Dear Parishioners,
As we draw closer to Palm Sunday and Holy Week today’s readings invite us to reflect on God’s power to restore and renew, even when hope feels buried and faith feels just a little bit fragile. Taken together the Gospels record but three specific instances of Jesus bringing people back to life: Jairus’ daughter (recorded in all three synoptic gospels, Matthew, Mark and Luke), the widow’s son at Nain (only in Luke) and the recalling to life of Lazarus, here only in John. This is a story which remains one of the most moving narratives in the entire gospel corpus.
But it is the prophet Ezekiel who provides the foundational metaphor of new life in the face of death. Ezekiel is speaking to a community ravaged by exile in a foreign land (Babylon, modern day Iraq) some time in the sixth century BC. Jerusalem is destroyed , the Temple is gone and the people feel abandoned, without hope and cut off from God. They describe themselves as ‘dry bones’, lifeless and without a future. And in this dark moment God speaks of promise and restoration. This restoration of which Ezekiel speaks is not about individual bodily resurrection but the resurrection of a community. And this community is, in time, brought back to the land from which it was removed. What seems dead and impossible is never beyond the reach of God’s power.
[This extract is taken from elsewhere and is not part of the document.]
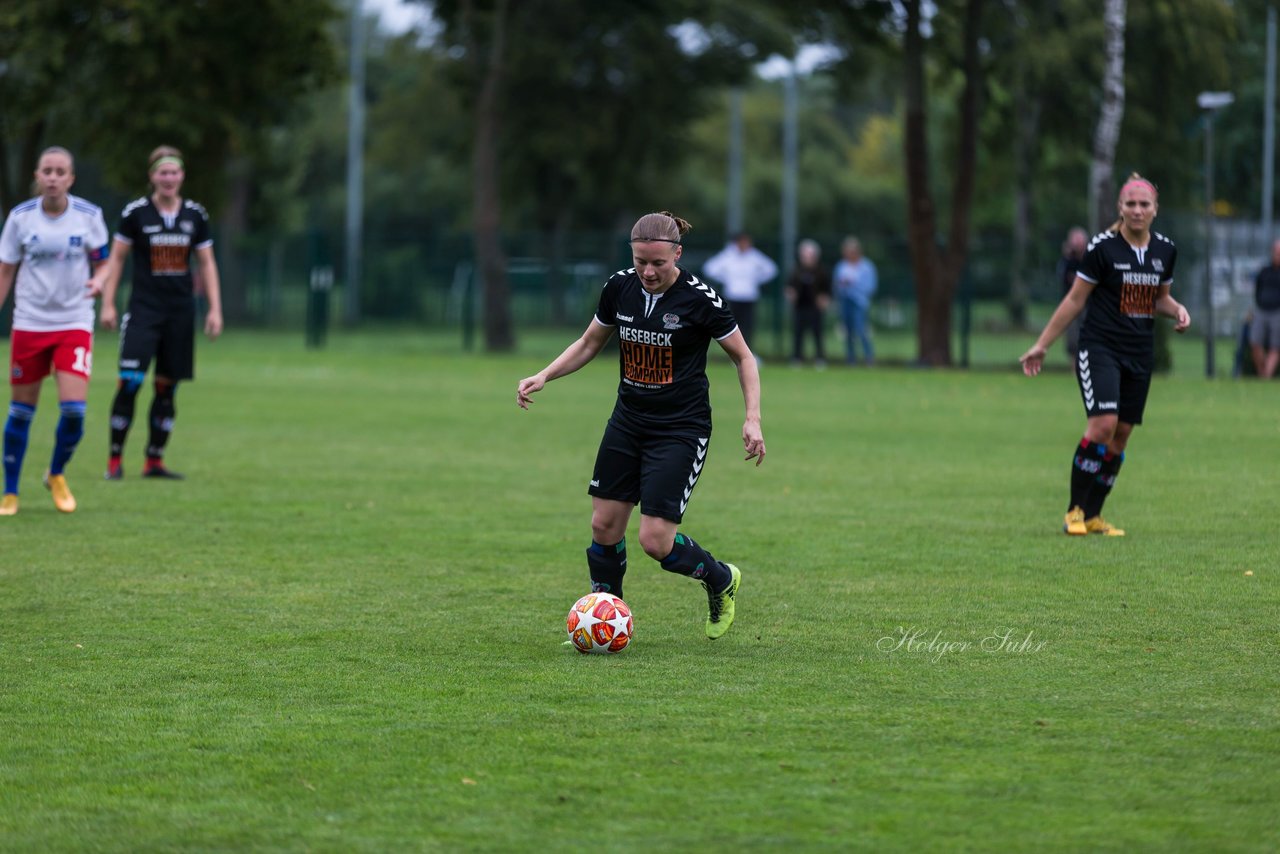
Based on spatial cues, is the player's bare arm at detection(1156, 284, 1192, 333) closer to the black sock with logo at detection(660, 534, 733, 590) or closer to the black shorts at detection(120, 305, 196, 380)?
the black sock with logo at detection(660, 534, 733, 590)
Life in the face of death will often constitute a unique challenge to faith and it matters not whether such death is sudden, or whether the journey to its door is hard, painful and slow. In these last days of Lent we are conscious that many of us experience moments of dryness in our lives, either through spiritual fatigue, disappointment, buried under the weight of fear or failure. This reading in particular reminds us that God is a God of new beginnings, it invites us to trust that God can breathe new life into our own lives, into what may feel dead within us. And in so doing, prepares us for the Resurrection of Christ at Easter.